# PASSAGE TO READ
>>>
By Janet Byron, Senior Communications Specialist, Division of Research
A new Kaiser Permanente study will gather genetic material from 5,000 member families in order to undertake urgently needed research on autism spectrum disorders.
“Our goal for this new research bank is to create a resource that helps guide the development of effective autism treatments,” said Lisa Croen, PhD, director of the Autism Research Program at the Kaiser Permanente Division of Research in Oakland.
Autism is a relatively common neurodevelopmental disorder — defined by impairments in social interaction and communication, and restricted and repetitive patterns of behavior — that occurs in 1 in 68 children.
“We don’t know what causes autism, or why it is increasingly prevalent,” said Croen, principal investigator on the new research bank. “This study can point us toward the answers.”
With the Autism Family Research Bank, researchers will for the first time have access to detailed genetic, medical, and environmental information on “trios” — two biological parents and their autistic child under age 26. (All data collected will be fully de-identified to protect member privacy.)
Research on twins and families has provided strong evidence for a genetic contribution to autism spectrum disorders, while a growing body of evidence also supports a critical role for environmental factors, especially during gestation and the early postnatal period.
The Autism Research Program received a $4.6 million grant from the Simons Foundation to create the autism research bank over the next 3 years, although the data will continue to be available to qualified researchers for years to come.
<<<
# RECORDS SHOWN
>>>
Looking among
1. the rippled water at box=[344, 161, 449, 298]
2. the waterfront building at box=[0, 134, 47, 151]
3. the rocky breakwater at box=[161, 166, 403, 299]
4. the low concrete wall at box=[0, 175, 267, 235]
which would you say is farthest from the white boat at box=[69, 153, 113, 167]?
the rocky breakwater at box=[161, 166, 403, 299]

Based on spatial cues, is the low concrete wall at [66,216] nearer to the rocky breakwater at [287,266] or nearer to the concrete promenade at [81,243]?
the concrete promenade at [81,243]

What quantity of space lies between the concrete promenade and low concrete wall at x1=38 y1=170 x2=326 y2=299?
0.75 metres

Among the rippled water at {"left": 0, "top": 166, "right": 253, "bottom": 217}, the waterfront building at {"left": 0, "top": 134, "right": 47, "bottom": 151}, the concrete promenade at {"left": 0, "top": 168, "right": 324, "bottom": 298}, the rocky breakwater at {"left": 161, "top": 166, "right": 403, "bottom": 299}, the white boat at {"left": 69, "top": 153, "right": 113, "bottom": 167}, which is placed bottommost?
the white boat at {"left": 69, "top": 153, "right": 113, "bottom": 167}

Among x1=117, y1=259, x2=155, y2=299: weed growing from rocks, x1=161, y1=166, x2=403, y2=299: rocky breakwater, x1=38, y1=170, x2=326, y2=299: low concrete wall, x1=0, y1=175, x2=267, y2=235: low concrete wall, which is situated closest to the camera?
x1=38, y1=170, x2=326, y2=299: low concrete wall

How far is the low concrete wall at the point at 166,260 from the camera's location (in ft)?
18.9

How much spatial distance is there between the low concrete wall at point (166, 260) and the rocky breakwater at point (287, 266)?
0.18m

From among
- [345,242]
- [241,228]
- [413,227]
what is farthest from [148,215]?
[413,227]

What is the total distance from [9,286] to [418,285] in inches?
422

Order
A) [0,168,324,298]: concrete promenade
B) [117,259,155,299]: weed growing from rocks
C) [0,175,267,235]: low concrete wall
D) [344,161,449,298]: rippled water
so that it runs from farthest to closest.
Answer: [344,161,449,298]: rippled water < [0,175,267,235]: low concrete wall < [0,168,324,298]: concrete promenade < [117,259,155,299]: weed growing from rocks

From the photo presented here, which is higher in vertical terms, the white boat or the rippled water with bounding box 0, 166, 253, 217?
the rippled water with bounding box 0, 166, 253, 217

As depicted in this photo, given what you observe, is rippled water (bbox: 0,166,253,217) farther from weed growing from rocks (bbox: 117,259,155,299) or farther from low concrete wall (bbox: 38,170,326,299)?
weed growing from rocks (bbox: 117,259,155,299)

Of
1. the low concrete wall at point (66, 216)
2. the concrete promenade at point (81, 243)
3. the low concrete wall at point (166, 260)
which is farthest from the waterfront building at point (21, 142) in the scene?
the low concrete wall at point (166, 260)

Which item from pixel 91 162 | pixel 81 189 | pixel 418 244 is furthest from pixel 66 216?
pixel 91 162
<<<
>>>
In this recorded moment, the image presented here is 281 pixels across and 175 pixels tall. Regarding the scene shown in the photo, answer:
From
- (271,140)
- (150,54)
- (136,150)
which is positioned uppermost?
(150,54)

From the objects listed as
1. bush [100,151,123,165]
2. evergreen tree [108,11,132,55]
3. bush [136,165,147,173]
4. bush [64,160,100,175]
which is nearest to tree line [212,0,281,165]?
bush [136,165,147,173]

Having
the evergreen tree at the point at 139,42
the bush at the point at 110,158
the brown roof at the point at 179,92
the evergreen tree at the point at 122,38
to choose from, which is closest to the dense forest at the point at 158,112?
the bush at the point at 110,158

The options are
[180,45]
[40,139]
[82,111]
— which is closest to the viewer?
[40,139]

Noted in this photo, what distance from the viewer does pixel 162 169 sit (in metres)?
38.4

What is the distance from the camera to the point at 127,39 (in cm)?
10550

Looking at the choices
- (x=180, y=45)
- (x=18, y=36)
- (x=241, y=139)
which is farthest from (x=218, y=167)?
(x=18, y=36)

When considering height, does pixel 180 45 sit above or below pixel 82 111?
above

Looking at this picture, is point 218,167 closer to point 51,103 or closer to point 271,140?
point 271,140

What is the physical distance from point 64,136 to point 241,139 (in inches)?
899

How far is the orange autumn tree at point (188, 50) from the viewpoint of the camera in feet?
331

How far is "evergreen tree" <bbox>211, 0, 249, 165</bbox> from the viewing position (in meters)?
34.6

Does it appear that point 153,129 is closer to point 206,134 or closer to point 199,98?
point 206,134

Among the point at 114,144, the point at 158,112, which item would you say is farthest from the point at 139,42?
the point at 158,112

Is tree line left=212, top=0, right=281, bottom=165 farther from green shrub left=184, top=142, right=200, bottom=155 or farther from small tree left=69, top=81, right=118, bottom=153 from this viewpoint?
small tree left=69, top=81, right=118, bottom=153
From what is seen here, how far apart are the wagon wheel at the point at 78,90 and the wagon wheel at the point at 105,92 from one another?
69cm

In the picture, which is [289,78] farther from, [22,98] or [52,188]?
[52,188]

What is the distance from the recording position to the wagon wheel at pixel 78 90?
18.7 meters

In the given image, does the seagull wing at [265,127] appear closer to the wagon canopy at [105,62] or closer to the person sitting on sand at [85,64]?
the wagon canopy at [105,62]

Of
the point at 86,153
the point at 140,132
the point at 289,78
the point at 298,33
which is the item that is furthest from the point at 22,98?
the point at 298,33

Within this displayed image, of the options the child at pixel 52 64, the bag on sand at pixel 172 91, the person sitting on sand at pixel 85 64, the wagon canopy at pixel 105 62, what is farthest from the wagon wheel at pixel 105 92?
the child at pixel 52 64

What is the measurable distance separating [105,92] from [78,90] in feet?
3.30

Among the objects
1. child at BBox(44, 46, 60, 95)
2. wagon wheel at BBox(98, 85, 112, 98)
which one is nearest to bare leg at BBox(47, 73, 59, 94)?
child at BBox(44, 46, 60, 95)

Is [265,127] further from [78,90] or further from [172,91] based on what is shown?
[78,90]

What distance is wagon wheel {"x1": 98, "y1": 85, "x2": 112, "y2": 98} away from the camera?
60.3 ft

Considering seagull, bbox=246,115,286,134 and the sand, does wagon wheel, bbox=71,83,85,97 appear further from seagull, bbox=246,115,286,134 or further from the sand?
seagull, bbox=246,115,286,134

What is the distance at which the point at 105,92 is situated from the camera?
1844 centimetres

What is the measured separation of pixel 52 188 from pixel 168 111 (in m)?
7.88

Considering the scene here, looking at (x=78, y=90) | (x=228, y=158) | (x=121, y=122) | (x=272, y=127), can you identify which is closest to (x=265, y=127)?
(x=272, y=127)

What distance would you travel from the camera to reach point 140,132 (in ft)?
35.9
<<<
# REQUIRED WORK
A. Answer these from the article on the autism research bank:
(i) From how many member families will the study gather genetic material?
(ii) How many children does the article say have autism?
(iii) How large was the grant for the research bank, and which organization awarded it?
B. Proceed with the article on the autism research bank, starting after its last sentence.
The records are drawn from a separate source, unrelated to the text.

# ANSWERS TO THIS EXERCISE
A.
(i) 5,000 member families.
(ii) 1 in 68 children.
(iii) $4.6 million, from the Simons Foundation.

B.
Because autism is a complex condition involving many genetic factors interacting with environmental conditions, studies require very large numbers of families to participate in genetic epidemiology research to find the underlying causes.
“Large numbers of participating families will also help speed the development of autism treatments and preventions by enabling the identification of patterns that would not be apparent by looking at each person individually,” said Neil Risch, PhD, director of the UCSF Institute for Human Genetics and co-investigator of the Autism Family Research Bank.
Members of Kaiser Permanente Northern California who have a child under age 26 with an autism spectrum disorder are being directed to send an e-mail to mailto:firstname.lastname@example.org or call 866-279-0733. Researchers will be in touch this summer to request blood and/or saliva samples from both biological parents and the child with an autism spectrum disorder, and completion of a short questionnaire.
“Family participation is critical,” Croen says. “We can’t do this without Kaiser Permanente members.